El cine Vizcaya estaba en la calle San Francisco, en Bilbao. Atravesando el puente Cantalojas, en dirección a la oscuridad lírica y húmeda de Bilbao la vieja, buscando la silueta de la iglesia de San Antón, que vela por el sueño de la ría del Nervión desde su puente de piedra. Transitando por la acera izquierda, y tras rebosar el bar Linaje, en pocos metros podías detener el paseo para recrearte con las fotografías, que tras un cristal, mostraban barcos piratas recortando sus velas sobre la luna llena, intrépidos romanos con sus capas, rojísimas, ondeando al viento que sacude los helechos, veloces y destartaladas diligencias huyendo entre los cactos de los aulladores pieles rojas de Toro Sentado, a la Marisol ye-yé que había dejado de ser niña para convertirse en artista, y lucir como un engatusador reclamo de deseos pecaminosos...

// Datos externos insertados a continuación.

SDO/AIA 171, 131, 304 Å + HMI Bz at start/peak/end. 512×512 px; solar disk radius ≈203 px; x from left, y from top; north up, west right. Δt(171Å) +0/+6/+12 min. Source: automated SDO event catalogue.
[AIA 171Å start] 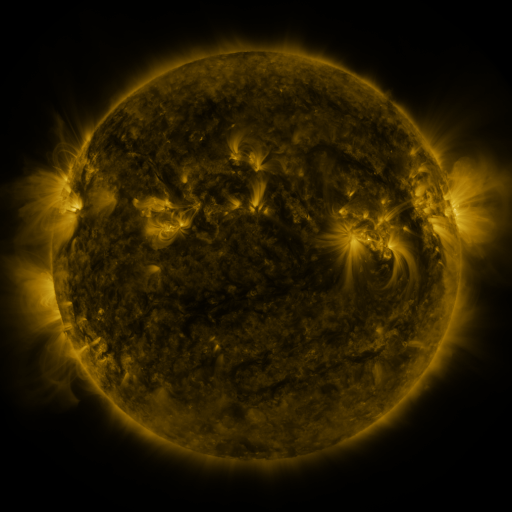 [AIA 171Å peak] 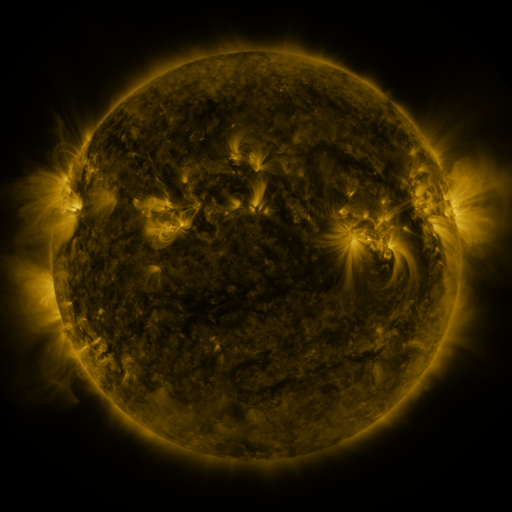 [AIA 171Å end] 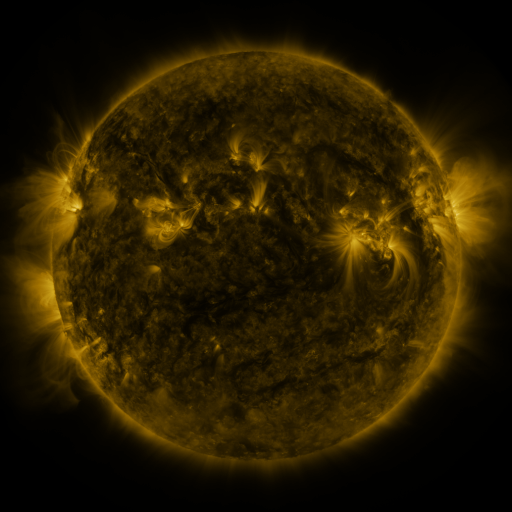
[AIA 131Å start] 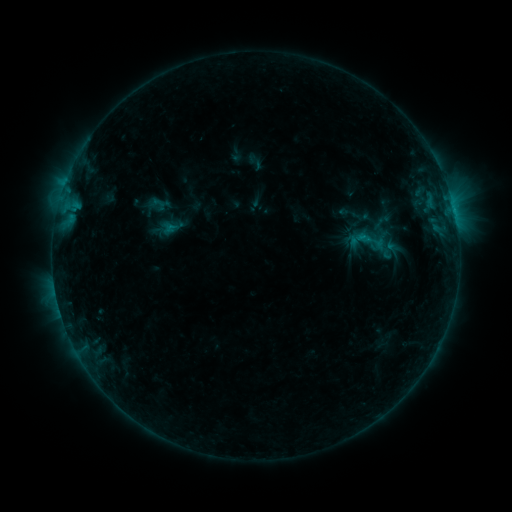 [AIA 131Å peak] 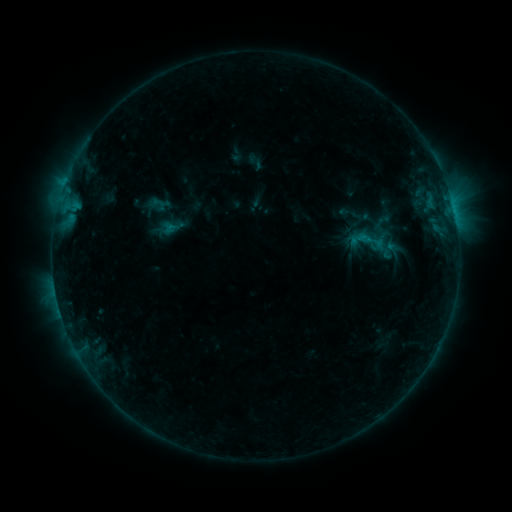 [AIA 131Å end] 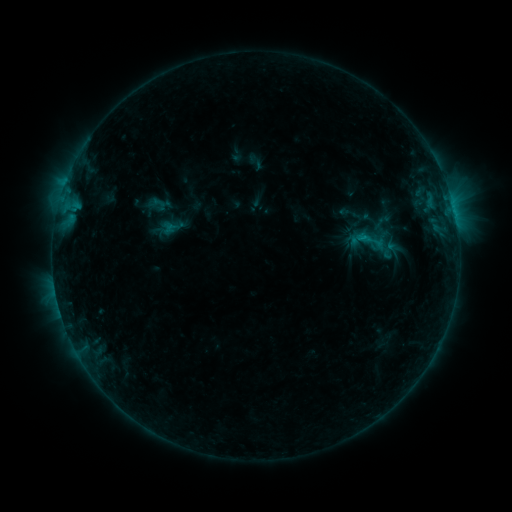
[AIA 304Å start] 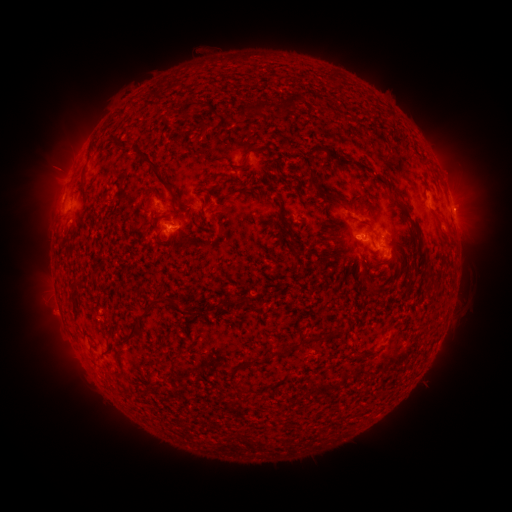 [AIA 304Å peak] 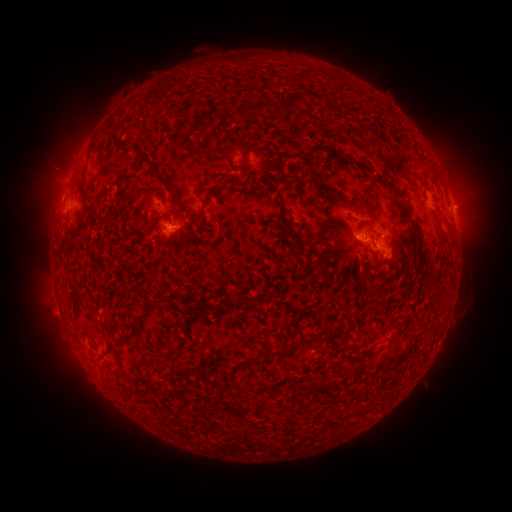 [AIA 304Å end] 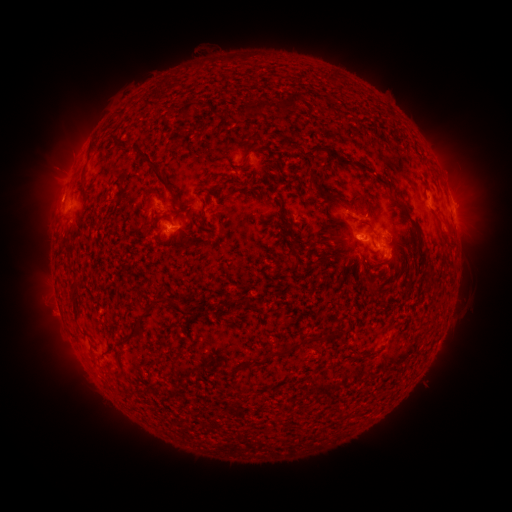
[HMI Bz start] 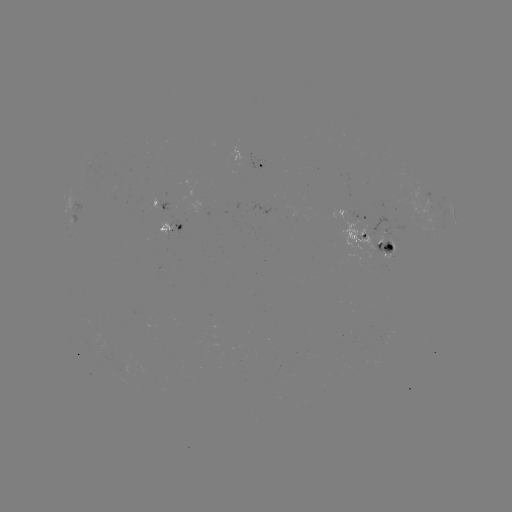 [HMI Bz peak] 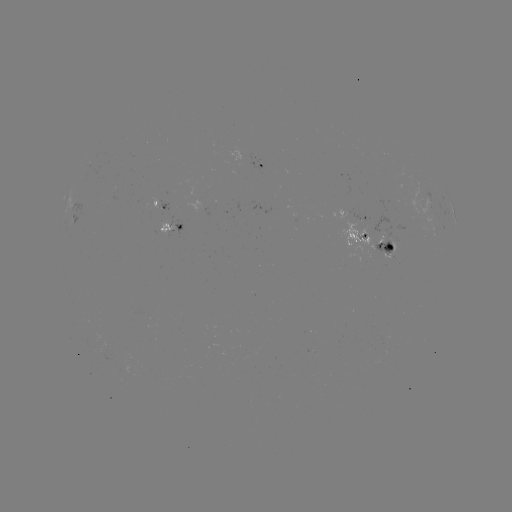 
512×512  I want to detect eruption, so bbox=[443, 182, 487, 226].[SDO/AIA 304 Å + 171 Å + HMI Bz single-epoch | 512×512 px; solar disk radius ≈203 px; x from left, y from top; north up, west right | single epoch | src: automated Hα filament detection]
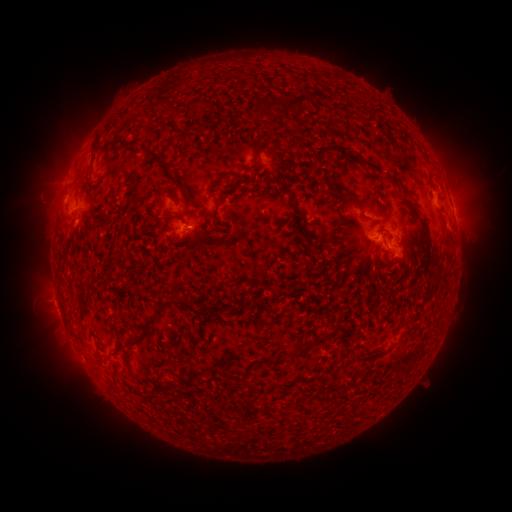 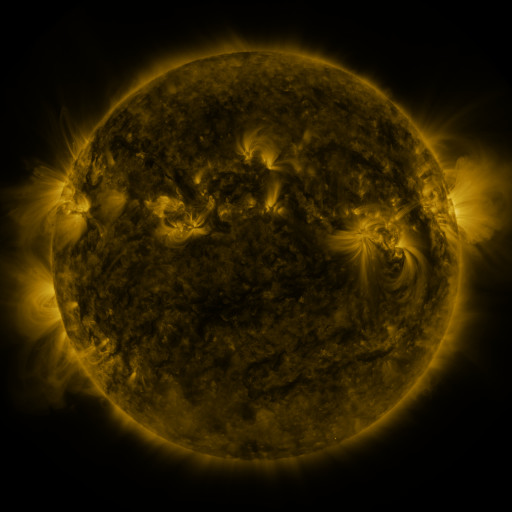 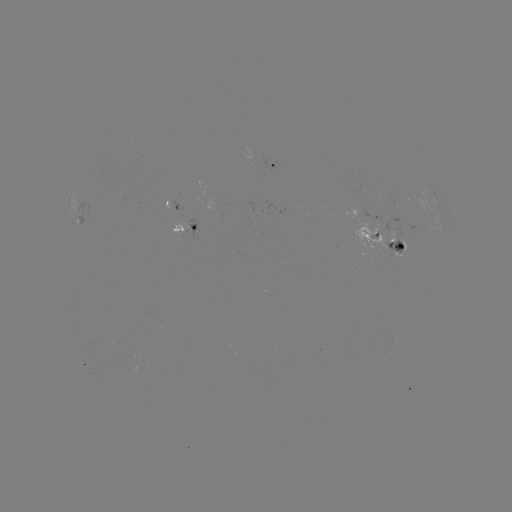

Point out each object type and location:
filament: <bbox>289, 92, 312, 110</bbox>
filament: <bbox>259, 98, 285, 113</bbox>
filament: <bbox>128, 138, 139, 145</bbox>
filament: <bbox>145, 148, 179, 187</bbox>
filament: <bbox>87, 151, 97, 167</bbox>
filament: <bbox>369, 163, 380, 171</bbox>
filament: <bbox>331, 187, 354, 201</bbox>
filament: <bbox>421, 221, 430, 234</bbox>
filament: <bbox>133, 296, 199, 342</bbox>
filament: <bbox>257, 297, 269, 309</bbox>
filament: <bbox>290, 335, 327, 357</bbox>
filament: <bbox>121, 350, 130, 360</bbox>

Cuando accedía aquellos domingos de mi niñez, con la abuela Maruja, al interior del Vizcaya, siempre imponía mi deseo de pasar frente a la puerta de la sala de proyección; aún la puedo ver: alicatada hasta el techo con azulejos blancos, ruidosa y esparciendo un oxidado olor a química y a hoguera.
En aquellos años, no se comía en el cine, aunque todo el mundo lo hacía, pero se podía fumar. El haz de luz que se empotraba contra la pantalla, se hacía visible gracias al humo de Ducados y Fortunas.
Olía a chicle, a saliva y a azúcar. Las pipas clandestinas croaban cual ranas, y sus cuerpos huecos y rajados se amontonaban en el suelo, protestando cuando las pisaban.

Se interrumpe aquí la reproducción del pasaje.